Editorial by Daniel Egger
As you may have seen, I recently brought a little bit of freshness into the
GIMP community by speculating about some changes in GIMP development.
The reasons for that can hardly be overseen:
- There isn't any real public discussion about changes. There are a few
(so called) coredevelopers which seem to have their own communication
channels and do changes at will. Neither the publicity hearing to the
official mailinglist nor readers of the homepage are really informed what's
going on. The only possibility to "see" the changes is getting the CVS tree
weekly and guess what the rarely used ChangeLog entries mean.
- No schedules are proposed. It seems like users have to stay with old
versions of the GIMP as there are no real plans of the next release.
New versions are appearing very seldom and even non coredevelopers are
sometimes surprised why a certain version should be the final version.
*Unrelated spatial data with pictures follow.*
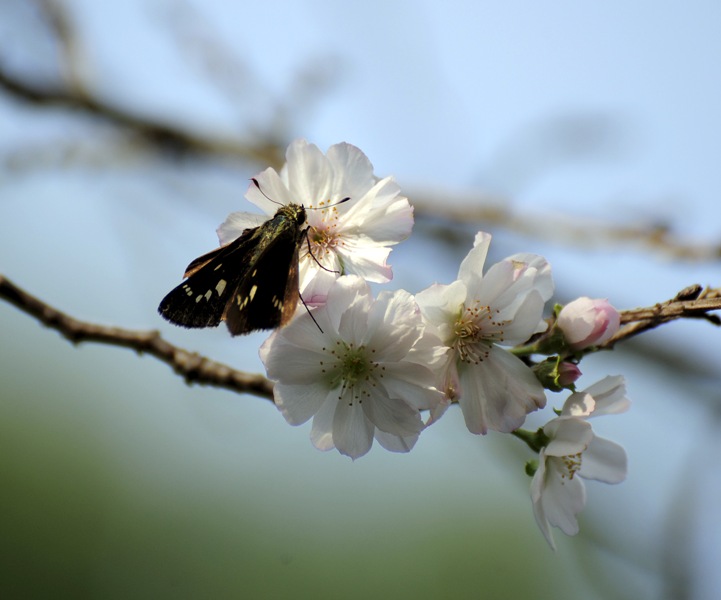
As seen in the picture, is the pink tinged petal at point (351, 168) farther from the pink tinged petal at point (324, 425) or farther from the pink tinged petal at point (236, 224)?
the pink tinged petal at point (324, 425)

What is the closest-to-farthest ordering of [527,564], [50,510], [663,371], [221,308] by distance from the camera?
1. [221,308]
2. [663,371]
3. [50,510]
4. [527,564]

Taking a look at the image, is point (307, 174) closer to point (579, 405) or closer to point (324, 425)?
point (324, 425)

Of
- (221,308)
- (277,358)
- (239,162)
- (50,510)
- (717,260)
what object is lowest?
(277,358)

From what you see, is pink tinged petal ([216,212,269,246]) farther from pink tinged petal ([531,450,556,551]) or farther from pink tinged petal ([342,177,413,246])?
pink tinged petal ([531,450,556,551])

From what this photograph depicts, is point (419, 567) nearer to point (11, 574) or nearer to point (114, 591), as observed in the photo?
point (114, 591)

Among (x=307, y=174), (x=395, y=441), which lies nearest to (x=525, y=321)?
(x=395, y=441)

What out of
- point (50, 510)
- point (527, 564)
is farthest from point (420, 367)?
point (527, 564)
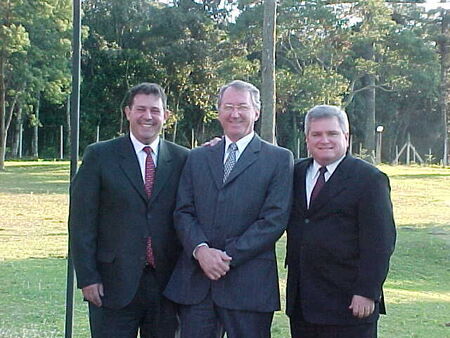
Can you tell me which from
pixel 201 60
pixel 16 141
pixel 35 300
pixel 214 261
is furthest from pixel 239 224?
pixel 16 141

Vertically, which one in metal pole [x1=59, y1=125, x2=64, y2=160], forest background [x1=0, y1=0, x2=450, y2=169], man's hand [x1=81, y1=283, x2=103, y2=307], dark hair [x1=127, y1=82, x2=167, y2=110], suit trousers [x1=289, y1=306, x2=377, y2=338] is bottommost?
suit trousers [x1=289, y1=306, x2=377, y2=338]

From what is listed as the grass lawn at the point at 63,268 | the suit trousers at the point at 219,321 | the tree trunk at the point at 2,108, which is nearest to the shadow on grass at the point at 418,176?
the grass lawn at the point at 63,268

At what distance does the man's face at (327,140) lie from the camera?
4184 mm

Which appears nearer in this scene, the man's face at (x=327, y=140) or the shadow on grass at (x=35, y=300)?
the man's face at (x=327, y=140)

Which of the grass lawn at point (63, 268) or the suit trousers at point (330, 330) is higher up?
the suit trousers at point (330, 330)

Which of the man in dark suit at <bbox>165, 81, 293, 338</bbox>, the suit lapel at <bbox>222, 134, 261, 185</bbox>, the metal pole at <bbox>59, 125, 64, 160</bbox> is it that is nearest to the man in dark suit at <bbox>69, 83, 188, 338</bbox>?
the man in dark suit at <bbox>165, 81, 293, 338</bbox>

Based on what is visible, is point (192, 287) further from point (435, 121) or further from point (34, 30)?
point (435, 121)

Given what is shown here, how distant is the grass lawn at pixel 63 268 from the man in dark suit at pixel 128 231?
222 cm

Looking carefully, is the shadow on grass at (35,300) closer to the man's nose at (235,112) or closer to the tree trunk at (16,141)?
the man's nose at (235,112)

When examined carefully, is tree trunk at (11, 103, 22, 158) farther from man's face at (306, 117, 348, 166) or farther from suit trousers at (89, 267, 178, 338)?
man's face at (306, 117, 348, 166)

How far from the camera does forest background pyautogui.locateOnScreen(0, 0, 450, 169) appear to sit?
30.5 m

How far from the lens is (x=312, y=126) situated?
4230 millimetres

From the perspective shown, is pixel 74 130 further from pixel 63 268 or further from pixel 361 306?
pixel 63 268

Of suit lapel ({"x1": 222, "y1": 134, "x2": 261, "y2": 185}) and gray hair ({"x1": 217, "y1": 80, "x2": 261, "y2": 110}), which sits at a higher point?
gray hair ({"x1": 217, "y1": 80, "x2": 261, "y2": 110})
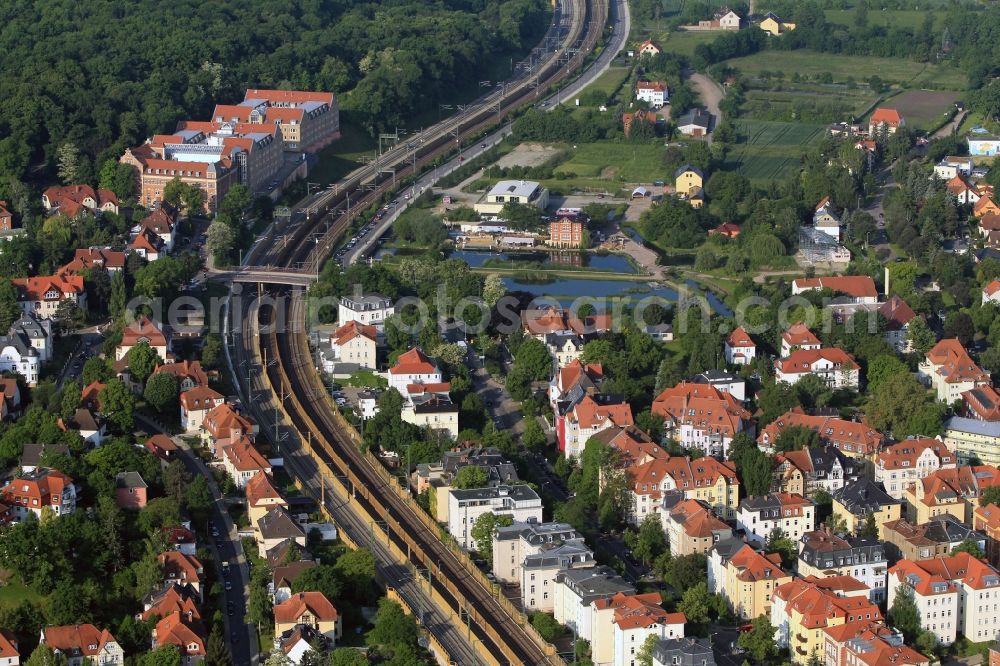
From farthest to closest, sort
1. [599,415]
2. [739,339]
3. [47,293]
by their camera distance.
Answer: [47,293] < [739,339] < [599,415]

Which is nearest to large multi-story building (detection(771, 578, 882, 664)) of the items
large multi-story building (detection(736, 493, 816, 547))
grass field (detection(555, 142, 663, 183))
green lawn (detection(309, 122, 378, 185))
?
large multi-story building (detection(736, 493, 816, 547))

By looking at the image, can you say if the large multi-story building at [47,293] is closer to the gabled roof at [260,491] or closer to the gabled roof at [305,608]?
the gabled roof at [260,491]

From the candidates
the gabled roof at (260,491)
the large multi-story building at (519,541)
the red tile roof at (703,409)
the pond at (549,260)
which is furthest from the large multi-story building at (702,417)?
the pond at (549,260)

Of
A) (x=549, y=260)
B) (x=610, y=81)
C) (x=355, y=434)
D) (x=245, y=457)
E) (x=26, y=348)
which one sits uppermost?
(x=26, y=348)

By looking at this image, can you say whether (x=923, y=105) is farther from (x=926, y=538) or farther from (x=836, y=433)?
(x=926, y=538)

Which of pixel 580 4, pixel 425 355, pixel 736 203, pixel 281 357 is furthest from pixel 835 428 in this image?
pixel 580 4

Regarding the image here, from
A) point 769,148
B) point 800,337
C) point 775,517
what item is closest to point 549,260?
point 800,337

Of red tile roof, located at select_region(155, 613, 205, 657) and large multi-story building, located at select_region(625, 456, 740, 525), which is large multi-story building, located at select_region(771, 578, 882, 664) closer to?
large multi-story building, located at select_region(625, 456, 740, 525)

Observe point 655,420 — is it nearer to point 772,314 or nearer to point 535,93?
point 772,314
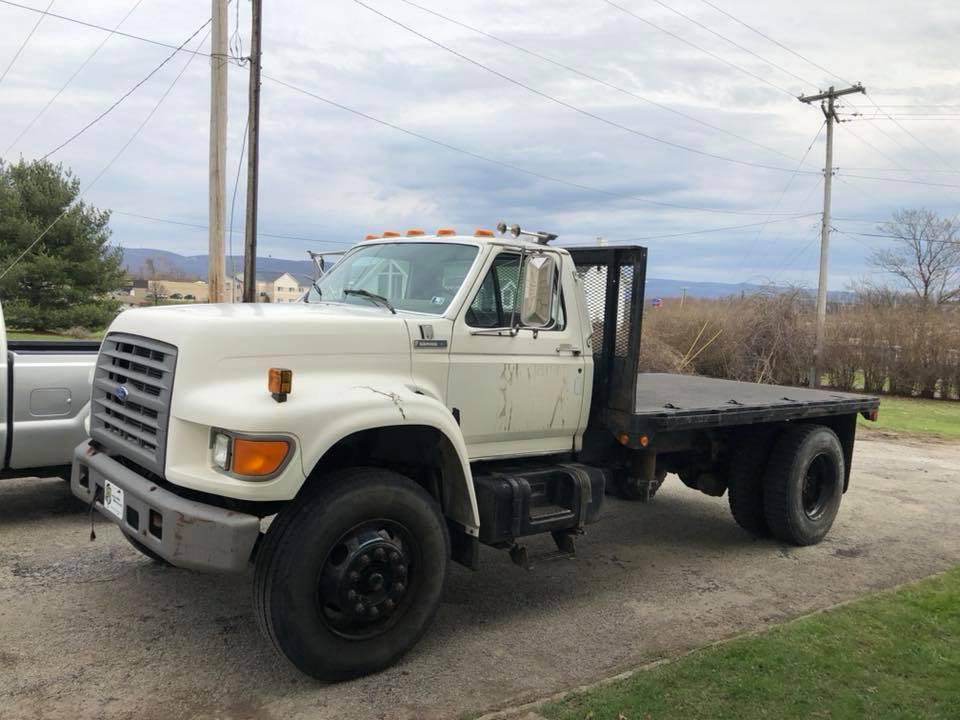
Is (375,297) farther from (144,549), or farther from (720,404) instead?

The only possibility to be a bit up-to-date is to get a snapshot which is
real a pain because often a recompile of some libs (gtk+, glib) is
necessary to get GIMP running.
- Developers which are non coredevelopers are left alone with their
contributions. It isn't very seldom that ftp.gimp.org contains patches that
are 3 months old. Although committed correctly they are lying on that
server and no one of the important persons cares about them which is
really a pity because even other programmers are able to write code which
is worth being added to the GIMP. It seems to be clear that such ignorance
isn't a motivation for other developers and so it's no wonder that progress
isn't recogniseable at the moment.
My idea to circumvent these problems is to split off development from the
official tree and to create a place where interested people and programmer can
meet.
My homepage is just the beginning. At the moment it looks a bit
strange I know but that will change with time being. You'll find
there (http://members.tripod.de/gimp)
my own tree which and a patch set against the latest official
tree. Really soon this page will contain some further additions such
as some new ideas by me (proposals to follow on the official
mailinglists), some patches from ftp.gimp.org and of course bugfixes.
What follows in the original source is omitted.